XVIII
Tandis que croissait en gaie malice le fils vaurien du charbonnier, végétait en maigre mélancolie le rejeton dolent du sublime empereur. Dames et seigneurs le voyaient marmiteux traîner, par les chambres et corridors de Valladolid, son corps frêle et ses jambes branlantes portant avec peine le poids de sa grosse tête, coiffée de blonds et roides cheveux.
Sans cesse cherchant les corridors noirs, il y restait assis des heures entières en étendant les jambes. Si quelque valet lui marchait dessus par mégarde, il le faisait fouetter et prenait son plaisir à l’entendre crier sous les coups, mais il ne riait point.
Le lendemain, allant tendre ailleurs ces mêmes pièges, il s’asseyait derechef en quelque corridor, les jambes étendues. Les dames, seigneurs et pages qui y passaient en courant ou autrement se heurtaient à lui, tombaient et se blessaient. Il y prenait aussi son plaisir, mais il ne riait point.

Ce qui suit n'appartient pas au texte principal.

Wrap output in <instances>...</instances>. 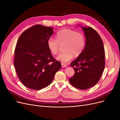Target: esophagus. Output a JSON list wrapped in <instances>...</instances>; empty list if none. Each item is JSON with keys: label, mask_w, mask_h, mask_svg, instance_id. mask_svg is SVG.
<instances>
[{"label": "esophagus", "mask_w": 120, "mask_h": 120, "mask_svg": "<svg viewBox=\"0 0 120 120\" xmlns=\"http://www.w3.org/2000/svg\"><path fill=\"white\" fill-rule=\"evenodd\" d=\"M61 67L63 68H66V67H67V65L65 64L61 63Z\"/></svg>", "instance_id": "1"}]
</instances>
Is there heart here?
Here are the masks:
<instances>
[{"instance_id": "heart-1", "label": "heart", "mask_w": 120, "mask_h": 120, "mask_svg": "<svg viewBox=\"0 0 120 120\" xmlns=\"http://www.w3.org/2000/svg\"><path fill=\"white\" fill-rule=\"evenodd\" d=\"M56 39L50 38L47 41V45L51 53L56 54L59 50L60 45H64V51L60 53L56 59L63 63L70 61L73 56L80 55L85 45V39L80 32L69 28H64L57 32Z\"/></svg>"}]
</instances>
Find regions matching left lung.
I'll return each instance as SVG.
<instances>
[{
  "label": "left lung",
  "instance_id": "8db88e82",
  "mask_svg": "<svg viewBox=\"0 0 120 120\" xmlns=\"http://www.w3.org/2000/svg\"><path fill=\"white\" fill-rule=\"evenodd\" d=\"M81 26L84 32L86 44L80 55L71 63L75 74L69 79L75 88L86 90L95 86L100 80L105 66V53L102 40L91 27Z\"/></svg>",
  "mask_w": 120,
  "mask_h": 120
}]
</instances>
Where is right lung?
<instances>
[{
    "mask_svg": "<svg viewBox=\"0 0 120 120\" xmlns=\"http://www.w3.org/2000/svg\"><path fill=\"white\" fill-rule=\"evenodd\" d=\"M53 33L52 27L35 25L18 39L14 65L20 81L29 89L40 90L48 86L61 68L47 45Z\"/></svg>",
    "mask_w": 120,
    "mask_h": 120,
    "instance_id": "obj_1",
    "label": "right lung"
}]
</instances>
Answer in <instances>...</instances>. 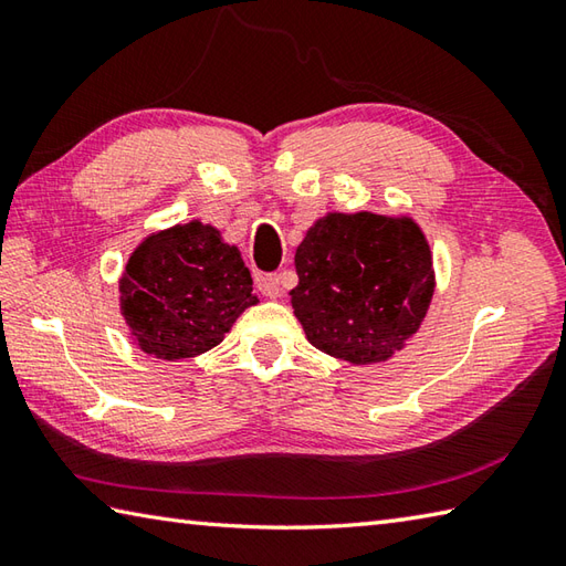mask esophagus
Returning a JSON list of instances; mask_svg holds the SVG:
<instances>
[{"label": "esophagus", "mask_w": 566, "mask_h": 566, "mask_svg": "<svg viewBox=\"0 0 566 566\" xmlns=\"http://www.w3.org/2000/svg\"><path fill=\"white\" fill-rule=\"evenodd\" d=\"M258 290L262 296L276 298L282 296V276L280 274H262L258 276Z\"/></svg>", "instance_id": "1"}]
</instances>
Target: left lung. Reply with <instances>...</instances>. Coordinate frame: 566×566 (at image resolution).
<instances>
[{"instance_id": "1", "label": "left lung", "mask_w": 566, "mask_h": 566, "mask_svg": "<svg viewBox=\"0 0 566 566\" xmlns=\"http://www.w3.org/2000/svg\"><path fill=\"white\" fill-rule=\"evenodd\" d=\"M294 264L292 306L308 343L353 365L401 350L436 290L430 245L408 216L333 211L308 228Z\"/></svg>"}]
</instances>
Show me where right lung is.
Segmentation results:
<instances>
[{
    "label": "right lung",
    "mask_w": 566,
    "mask_h": 566,
    "mask_svg": "<svg viewBox=\"0 0 566 566\" xmlns=\"http://www.w3.org/2000/svg\"><path fill=\"white\" fill-rule=\"evenodd\" d=\"M118 292L140 350L170 363L211 350L235 318L258 304L240 250L201 221L143 240L128 258Z\"/></svg>",
    "instance_id": "right-lung-1"
}]
</instances>
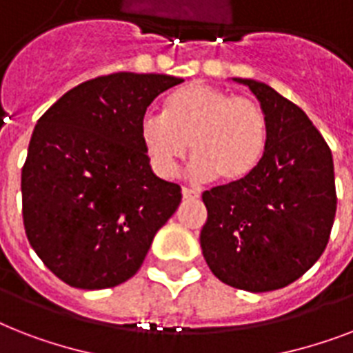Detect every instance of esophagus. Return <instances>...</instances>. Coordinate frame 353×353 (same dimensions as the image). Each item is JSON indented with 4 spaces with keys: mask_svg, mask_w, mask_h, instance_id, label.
Here are the masks:
<instances>
[{
    "mask_svg": "<svg viewBox=\"0 0 353 353\" xmlns=\"http://www.w3.org/2000/svg\"><path fill=\"white\" fill-rule=\"evenodd\" d=\"M183 198L185 199H198L199 198V192L192 190V188H183Z\"/></svg>",
    "mask_w": 353,
    "mask_h": 353,
    "instance_id": "esophagus-1",
    "label": "esophagus"
}]
</instances>
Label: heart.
<instances>
[{
  "instance_id": "b5f03b06",
  "label": "heart",
  "mask_w": 353,
  "mask_h": 353,
  "mask_svg": "<svg viewBox=\"0 0 353 353\" xmlns=\"http://www.w3.org/2000/svg\"><path fill=\"white\" fill-rule=\"evenodd\" d=\"M139 135L157 176H176L190 144L194 179L216 177L220 183H238L262 161L269 121L254 99L196 82L166 101L165 115L146 113Z\"/></svg>"
}]
</instances>
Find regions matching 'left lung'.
Wrapping results in <instances>:
<instances>
[{
    "label": "left lung",
    "instance_id": "1",
    "mask_svg": "<svg viewBox=\"0 0 353 353\" xmlns=\"http://www.w3.org/2000/svg\"><path fill=\"white\" fill-rule=\"evenodd\" d=\"M236 82L268 115V148L245 179L205 190L199 243L221 282L263 293L301 279L328 245L337 210L334 159L296 104L263 82Z\"/></svg>",
    "mask_w": 353,
    "mask_h": 353
}]
</instances>
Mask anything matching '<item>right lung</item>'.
Here are the masks:
<instances>
[{
	"label": "right lung",
	"mask_w": 353,
	"mask_h": 353,
	"mask_svg": "<svg viewBox=\"0 0 353 353\" xmlns=\"http://www.w3.org/2000/svg\"><path fill=\"white\" fill-rule=\"evenodd\" d=\"M170 74L113 73L82 82L38 122L21 168L27 240L65 284L106 290L143 265L181 187L155 176L139 124Z\"/></svg>",
	"instance_id": "right-lung-1"
}]
</instances>
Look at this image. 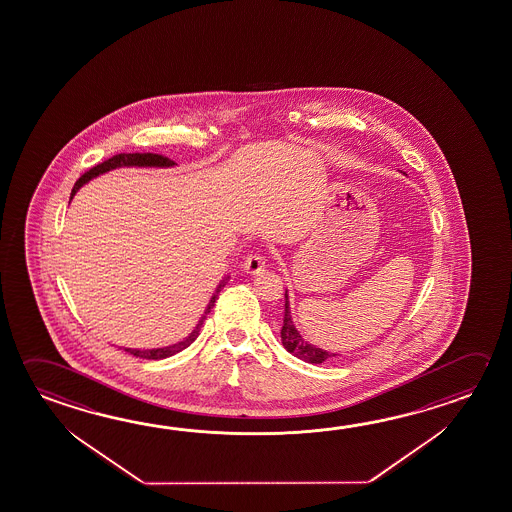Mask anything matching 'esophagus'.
<instances>
[{
	"label": "esophagus",
	"instance_id": "esophagus-1",
	"mask_svg": "<svg viewBox=\"0 0 512 512\" xmlns=\"http://www.w3.org/2000/svg\"><path fill=\"white\" fill-rule=\"evenodd\" d=\"M264 268H266V257L262 253H252L248 259L244 260L243 269L250 275H257Z\"/></svg>",
	"mask_w": 512,
	"mask_h": 512
}]
</instances>
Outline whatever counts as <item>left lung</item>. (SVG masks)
I'll use <instances>...</instances> for the list:
<instances>
[{"mask_svg":"<svg viewBox=\"0 0 512 512\" xmlns=\"http://www.w3.org/2000/svg\"><path fill=\"white\" fill-rule=\"evenodd\" d=\"M280 338H282V345L286 347L287 352H291L293 356L298 359H304L307 363H316L320 365L325 359H331L336 356L327 350L318 349L316 345H311L300 336V332L296 331L295 323L291 320V313H289V298H287L286 291V313H284V325L280 331Z\"/></svg>","mask_w":512,"mask_h":512,"instance_id":"1","label":"left lung"}]
</instances>
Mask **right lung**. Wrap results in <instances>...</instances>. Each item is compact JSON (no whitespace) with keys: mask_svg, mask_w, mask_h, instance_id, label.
<instances>
[{"mask_svg":"<svg viewBox=\"0 0 512 512\" xmlns=\"http://www.w3.org/2000/svg\"><path fill=\"white\" fill-rule=\"evenodd\" d=\"M129 165H136V167H171L174 165V162H171L169 158H165L162 154H153V153H133V154H115L113 158H109L106 162L99 163V165H95L93 169H90L88 172H84L81 178L77 180L75 183V187L72 190V198L75 196V192L81 189L82 185L86 183V181H90L91 178H95V176H99V174H104V172L111 171V169H117V167H129ZM225 286V280L219 284V287L216 289V295L212 296V300H210V304H208L207 311L205 314L210 313V309L214 307L216 304L217 295H219V291H221V287ZM203 320H205V316L199 320L198 325H196V329L190 332L189 336L185 338V340L180 341V343H174L171 347H163V349H153V350H138V349H124L129 354H133L136 358H144V359H163L169 358V356H174L176 352H181L183 349H187L192 341L198 338L199 331H201V325H203Z\"/></svg>","mask_w":512,"mask_h":512,"instance_id":"add662e5","label":"right lung"}]
</instances>
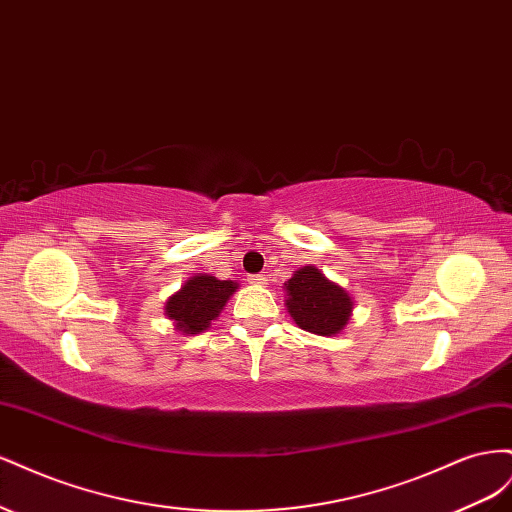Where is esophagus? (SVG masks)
<instances>
[{"label":"esophagus","mask_w":512,"mask_h":512,"mask_svg":"<svg viewBox=\"0 0 512 512\" xmlns=\"http://www.w3.org/2000/svg\"><path fill=\"white\" fill-rule=\"evenodd\" d=\"M247 282H250L252 286H265L267 277L265 275H250V277H247Z\"/></svg>","instance_id":"34e87169"}]
</instances>
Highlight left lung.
Here are the masks:
<instances>
[{
	"label": "left lung",
	"instance_id": "1",
	"mask_svg": "<svg viewBox=\"0 0 512 512\" xmlns=\"http://www.w3.org/2000/svg\"><path fill=\"white\" fill-rule=\"evenodd\" d=\"M286 309L299 329L322 337L339 335L352 316L350 292L329 280L318 267L307 265L284 284Z\"/></svg>",
	"mask_w": 512,
	"mask_h": 512
}]
</instances>
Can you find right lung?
Wrapping results in <instances>:
<instances>
[{
  "label": "right lung",
  "mask_w": 512,
  "mask_h": 512,
  "mask_svg": "<svg viewBox=\"0 0 512 512\" xmlns=\"http://www.w3.org/2000/svg\"><path fill=\"white\" fill-rule=\"evenodd\" d=\"M239 284L232 280H218L209 273H194L185 284L170 294L164 303V316L173 320V327L181 335H198L218 320L224 305Z\"/></svg>",
  "instance_id": "right-lung-1"
}]
</instances>
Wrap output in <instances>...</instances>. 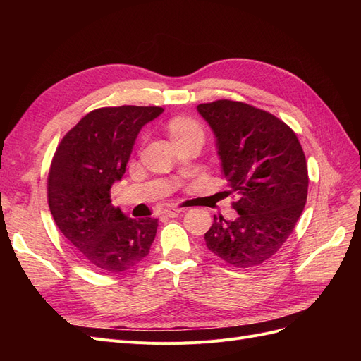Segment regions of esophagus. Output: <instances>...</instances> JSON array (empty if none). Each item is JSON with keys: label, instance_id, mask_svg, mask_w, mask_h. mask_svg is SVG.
Masks as SVG:
<instances>
[{"label": "esophagus", "instance_id": "1", "mask_svg": "<svg viewBox=\"0 0 361 361\" xmlns=\"http://www.w3.org/2000/svg\"><path fill=\"white\" fill-rule=\"evenodd\" d=\"M180 212H183V209L179 206H169L164 209V214H166L167 216H178Z\"/></svg>", "mask_w": 361, "mask_h": 361}]
</instances>
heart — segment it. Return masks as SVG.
Listing matches in <instances>:
<instances>
[{
  "label": "heart",
  "mask_w": 361,
  "mask_h": 361,
  "mask_svg": "<svg viewBox=\"0 0 361 361\" xmlns=\"http://www.w3.org/2000/svg\"><path fill=\"white\" fill-rule=\"evenodd\" d=\"M169 130H170V135L171 137L182 135V134H187V133H192V130H199V133H200L197 123L192 122V120H190V118H185V117L173 118L171 122H170V125H169Z\"/></svg>",
  "instance_id": "heart-1"
}]
</instances>
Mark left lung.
I'll list each match as a JSON object with an SVG mask.
<instances>
[{
  "mask_svg": "<svg viewBox=\"0 0 361 361\" xmlns=\"http://www.w3.org/2000/svg\"><path fill=\"white\" fill-rule=\"evenodd\" d=\"M197 111L215 134L238 212L235 220L214 215L206 247L236 268L264 264L286 243L307 200L302 147L285 122L253 105L220 99Z\"/></svg>",
  "mask_w": 361,
  "mask_h": 361,
  "instance_id": "obj_1",
  "label": "left lung"
}]
</instances>
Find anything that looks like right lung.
Wrapping results in <instances>:
<instances>
[{
  "label": "right lung",
  "instance_id": "add662e5",
  "mask_svg": "<svg viewBox=\"0 0 361 361\" xmlns=\"http://www.w3.org/2000/svg\"><path fill=\"white\" fill-rule=\"evenodd\" d=\"M161 106H105L85 114L63 137L48 174V204L59 231L90 267L134 268L154 243L157 218L125 216L110 190L122 179L135 138Z\"/></svg>",
  "mask_w": 361,
  "mask_h": 361
}]
</instances>
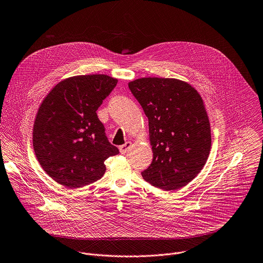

Quand l’un d’eux l’ayant cogné ne tombait point, il criait comme si on l’eût frappé, et il était aise en voyant leur effroi, mais il ne riait point.
Sa Sainte Majesté fut avertie de ces façons de faire et manda qu’on ne prit point garde à l’infant, disant que, s’il ne voulait pas qu’on lui marchât sur les jambes, il ne devait point les mettre là où couraient les pieds.
Cela déplut à Philippe, mais il n’en dit rien, et on ne le vit plus, sinon quand, par un clair jour d’été, il allait chauffer au soleil, dans la cour, son corps frissonnant.
Un jour, Charles, revenant de guerre, le vit ainsi brassant mélancolie :
– Mon fils, lui dit-il, que tu diffères de moi ! À ton âge, j’aimais à grimper sur les arbres pour y poursuivre les écureuils ; je me faisais, en m’aidant d’une corde, descendre de quelque rocher à pic pour aller dans leur nid dénicher les aiglons. Je pouvais à ce jeu laisser mes os ; ils n’en devinrent que plus durs. À la chasse, les fauves s’enfuyaient dans les fourrés quand ils me voyaient venir armé de ma bonne arquebuse.
– Ah ! soupira l’infant, j’ai mal au ventre, monseigneur père.
– Le vin de Paxarète, dit Charles, y est un remède souverain.
– Je n’aime point le vin ; j’ai mal de tête, monseigneur père.
– Mon fils, dit Charles, il faut courir, sauter et gambader ainsi que font les enfants de ton âge.
– J’ai les jambes roides, monseigneur père.
– Comment, dit Charles, en serait-il autrement si tu ne t’en sers pas plus que si elles étaient de bois ? Je te vais faire attacher sur quelque cheval bien ingambe.
L’infant pleura.
– Ne m’attachez pas, dit-il, j’ai mal aux reins, monseigneur père.
– Mais, dit Charles, tu as donc mal partout ?
– Je ne souffrirais point si on me laissait en repos, répondit l’infant.
– Penses-tu, repartit l’empereur impatient, passer ta vie royale à rêvasser comme clercs ? À ceux-là s’il faut, pour tacher d’encre leurs parchemins, le silence, la solitude et le recueillement ; à toi, fils du glaive, il faut un sang chaud, l’œil d’un lynx, la ruse du renard, la force d’Hercule. Pourquoi te signes-tu ? Sangdieu ! ce n’est pas à un lionceau à singer les femelles égreneuses de patenôtres.
– L’Angelus, monseigneur père, répondit l’infant.